+ ipcsem-fine-grained-locking-for-semtimedop-ipc-make-refcounter-atomic.patch added to -mm tree

akpm@xxxxxxxxxxxxxxxxxxxx · Wed, 24 Apr 2013 15:23:53 -0700

The patch titled
     Subject: ipc: make refcounter atomic
has been added to the -mm tree.  Its filename is
     ipcsem-fine-grained-locking-for-semtimedop-ipc-make-refcounter-atomic.patch

Before you just go and hit "reply", please:
   a) Consider who else should be cc'ed
   b) Prefer to cc a suitable mailing list as well
   c) Ideally: find the original patch on the mailing list and do a
      reply-to-all to that, adding suitable additional cc's

*** Remember to use Documentation/SubmitChecklist when testing your code ***

The -mm tree is included into linux-next and is updated
there every 3-4 working days

------------------------------------------------------
From: Davidlohr Bueso <davidlohr.bueso@xxxxxx>
Subject: ipc: make refcounter atomic

Sedat reported an issue leading to a NULL dereference in update_queue():

[  178.490583] BUG: spinlock bad magic on CPU#1, sh/8066
[  178.490595]  lock: 0xffff88008b53ea18, .magic: 6b6b6b6b, .owner: make/8068, .owner_cpu: 3
[  178.490599] BUG: unable to handle kernel NULL pointer dereference at           (null)
[  178.490608] IP: [<ffffffff812bacd0>] update_queue+0x70/0x210
[  178.490610] PGD 0
[  178.490612] Oops: 0000 [#1] SMP
...
[  178.490704] Call Trace:
[  178.490710]  [<ffffffff812baf51>] do_smart_update+0xe1/0x140
[  178.490713]  [<ffffffff812bd6e1>] exit_sem+0x2b1/0x350
[  178.490718]  [<ffffffff8105de80>] do_exit+0x290/0xa70
[  178.490721]  [<ffffffff8105e6f4>] do_group_exit+0x44/0xa0
[  178.490724]  [<ffffffff8105e767>] SyS_exit_group+0x17/0x20
[  178.490728]  [<ffffffff816ce15d>] system_call_fastpath+0x1a/0x1f

Linus pin-pointed the problem to a race in the reference counter.
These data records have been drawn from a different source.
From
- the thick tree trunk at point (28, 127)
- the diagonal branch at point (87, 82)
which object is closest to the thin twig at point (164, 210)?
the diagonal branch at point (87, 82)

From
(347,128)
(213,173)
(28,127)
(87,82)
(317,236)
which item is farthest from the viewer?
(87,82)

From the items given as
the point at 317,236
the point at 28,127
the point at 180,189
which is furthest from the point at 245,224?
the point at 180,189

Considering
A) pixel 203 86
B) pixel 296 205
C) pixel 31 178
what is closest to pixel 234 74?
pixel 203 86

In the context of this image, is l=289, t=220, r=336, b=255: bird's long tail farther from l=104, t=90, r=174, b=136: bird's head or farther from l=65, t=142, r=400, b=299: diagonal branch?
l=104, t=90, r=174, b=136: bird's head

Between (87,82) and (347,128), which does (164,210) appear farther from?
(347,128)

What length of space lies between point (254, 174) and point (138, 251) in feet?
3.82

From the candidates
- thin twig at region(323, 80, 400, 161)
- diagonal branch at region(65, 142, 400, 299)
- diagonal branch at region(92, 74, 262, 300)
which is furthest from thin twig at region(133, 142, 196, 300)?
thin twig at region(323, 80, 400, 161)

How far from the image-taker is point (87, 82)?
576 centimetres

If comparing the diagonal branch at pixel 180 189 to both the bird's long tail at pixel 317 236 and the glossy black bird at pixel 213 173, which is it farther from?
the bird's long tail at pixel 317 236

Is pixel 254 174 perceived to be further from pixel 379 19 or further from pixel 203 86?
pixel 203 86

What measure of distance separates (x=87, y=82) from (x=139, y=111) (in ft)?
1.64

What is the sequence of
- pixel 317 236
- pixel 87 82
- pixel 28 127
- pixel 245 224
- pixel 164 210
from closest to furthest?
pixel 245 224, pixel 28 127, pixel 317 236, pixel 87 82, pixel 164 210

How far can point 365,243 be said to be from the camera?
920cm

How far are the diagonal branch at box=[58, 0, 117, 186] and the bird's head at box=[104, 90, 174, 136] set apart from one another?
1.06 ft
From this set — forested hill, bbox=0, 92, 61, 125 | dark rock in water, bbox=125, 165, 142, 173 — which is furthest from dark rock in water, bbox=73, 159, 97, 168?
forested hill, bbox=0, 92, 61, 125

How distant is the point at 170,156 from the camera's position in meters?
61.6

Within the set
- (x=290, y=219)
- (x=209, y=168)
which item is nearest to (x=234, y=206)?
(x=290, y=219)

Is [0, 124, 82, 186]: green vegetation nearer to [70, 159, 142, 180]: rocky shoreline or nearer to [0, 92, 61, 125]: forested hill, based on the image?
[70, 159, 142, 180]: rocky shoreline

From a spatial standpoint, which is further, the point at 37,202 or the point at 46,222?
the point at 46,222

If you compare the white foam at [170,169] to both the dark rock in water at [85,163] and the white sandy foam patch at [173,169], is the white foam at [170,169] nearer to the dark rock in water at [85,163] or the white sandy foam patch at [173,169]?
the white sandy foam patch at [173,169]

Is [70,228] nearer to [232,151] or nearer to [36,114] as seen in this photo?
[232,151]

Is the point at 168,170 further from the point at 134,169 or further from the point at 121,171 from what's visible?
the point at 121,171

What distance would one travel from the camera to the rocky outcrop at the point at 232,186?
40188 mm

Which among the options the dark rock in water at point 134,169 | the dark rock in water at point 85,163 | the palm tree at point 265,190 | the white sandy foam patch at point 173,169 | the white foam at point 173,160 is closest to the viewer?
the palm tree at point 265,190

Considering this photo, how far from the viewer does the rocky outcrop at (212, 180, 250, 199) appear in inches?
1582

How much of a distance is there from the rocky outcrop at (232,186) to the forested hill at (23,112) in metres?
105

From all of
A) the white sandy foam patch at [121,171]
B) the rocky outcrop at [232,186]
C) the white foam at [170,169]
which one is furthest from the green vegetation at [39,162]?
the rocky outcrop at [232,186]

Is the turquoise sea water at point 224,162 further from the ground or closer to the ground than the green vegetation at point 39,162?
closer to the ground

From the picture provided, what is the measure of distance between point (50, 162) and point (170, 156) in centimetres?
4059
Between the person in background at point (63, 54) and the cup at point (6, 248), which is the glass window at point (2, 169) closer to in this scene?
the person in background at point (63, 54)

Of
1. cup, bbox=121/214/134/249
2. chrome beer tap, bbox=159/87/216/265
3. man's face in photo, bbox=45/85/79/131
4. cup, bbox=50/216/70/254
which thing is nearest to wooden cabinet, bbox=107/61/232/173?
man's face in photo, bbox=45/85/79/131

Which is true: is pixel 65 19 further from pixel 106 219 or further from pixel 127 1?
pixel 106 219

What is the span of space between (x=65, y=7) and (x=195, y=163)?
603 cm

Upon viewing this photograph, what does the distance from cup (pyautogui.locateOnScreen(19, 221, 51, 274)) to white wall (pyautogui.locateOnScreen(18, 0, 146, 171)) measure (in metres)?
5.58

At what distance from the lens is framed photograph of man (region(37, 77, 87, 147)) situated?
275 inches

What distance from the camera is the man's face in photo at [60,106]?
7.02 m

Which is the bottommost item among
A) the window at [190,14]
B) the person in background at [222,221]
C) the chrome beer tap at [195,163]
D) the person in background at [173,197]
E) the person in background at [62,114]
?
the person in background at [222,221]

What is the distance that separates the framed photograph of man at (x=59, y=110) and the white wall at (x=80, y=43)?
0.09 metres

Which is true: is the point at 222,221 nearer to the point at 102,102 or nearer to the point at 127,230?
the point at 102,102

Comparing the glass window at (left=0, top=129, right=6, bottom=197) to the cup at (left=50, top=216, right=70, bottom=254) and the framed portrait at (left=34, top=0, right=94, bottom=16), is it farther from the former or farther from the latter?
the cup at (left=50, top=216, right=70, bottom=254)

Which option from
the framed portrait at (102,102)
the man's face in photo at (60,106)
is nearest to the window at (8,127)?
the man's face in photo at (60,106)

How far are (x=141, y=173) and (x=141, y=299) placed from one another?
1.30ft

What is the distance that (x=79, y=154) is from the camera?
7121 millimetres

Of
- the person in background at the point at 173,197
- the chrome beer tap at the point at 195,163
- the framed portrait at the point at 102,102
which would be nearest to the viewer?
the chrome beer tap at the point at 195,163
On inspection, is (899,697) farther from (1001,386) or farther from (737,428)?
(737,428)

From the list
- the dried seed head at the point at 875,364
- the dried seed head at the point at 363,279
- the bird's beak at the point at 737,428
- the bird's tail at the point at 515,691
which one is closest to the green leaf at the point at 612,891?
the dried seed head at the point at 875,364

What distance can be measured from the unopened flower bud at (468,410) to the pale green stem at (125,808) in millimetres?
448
To quote:

"That dmesg spew very much implies that the same RCU head got added twice
to the RCU freeing list, and the only way that happens is if the refcount
goes to zero twice.  Which implies that either we increment a zero, or we
lack locking and the coherency of the non-atomic access goes away."

This patch converts the IPC RCU header's reference counter to atomic_t. 
The return of ipc_rcu_getref() is modified to inform the callers if it
actually succeeded.

Now all callers return -EIDRM upon failure and abort the current
operation.  Two exceptions are in semaphore code where
sem_getref_and_unlock() and sem_getref() trigger a warning but proceed to
freeing up any held locks.

Signed-off-by: Davidlohr Bueso <davidlohr.bueso@xxxxxx>
Suggested-by: Linus Torvalds <torvalds@xxxxxxxxxxxxxxxxxxxx>
Cc: Rik van Riel <riel@xxxxxxxxxxx>
Cc: Paul McKenney <paul.mckenney@xxxxxxxxxx>
Cc: Sedat Dilek <sedat.dilek@xxxxxxxxx>
Cc: Emmanuel Benisty <benisty.e@xxxxxxxxx>
Signed-off-by: Andrew Morton <akpm@xxxxxxxxxxxxxxxxxxxx>
---

 ipc/msg.c  |    7 ++++++-
 ipc/sem.c  |   18 ++++++++++++------
 ipc/util.c |   46 ++++++++++++++++++++++++----------------------
 ipc/util.h |    2 +-
 4 files changed, 43 insertions(+), 30 deletions(-)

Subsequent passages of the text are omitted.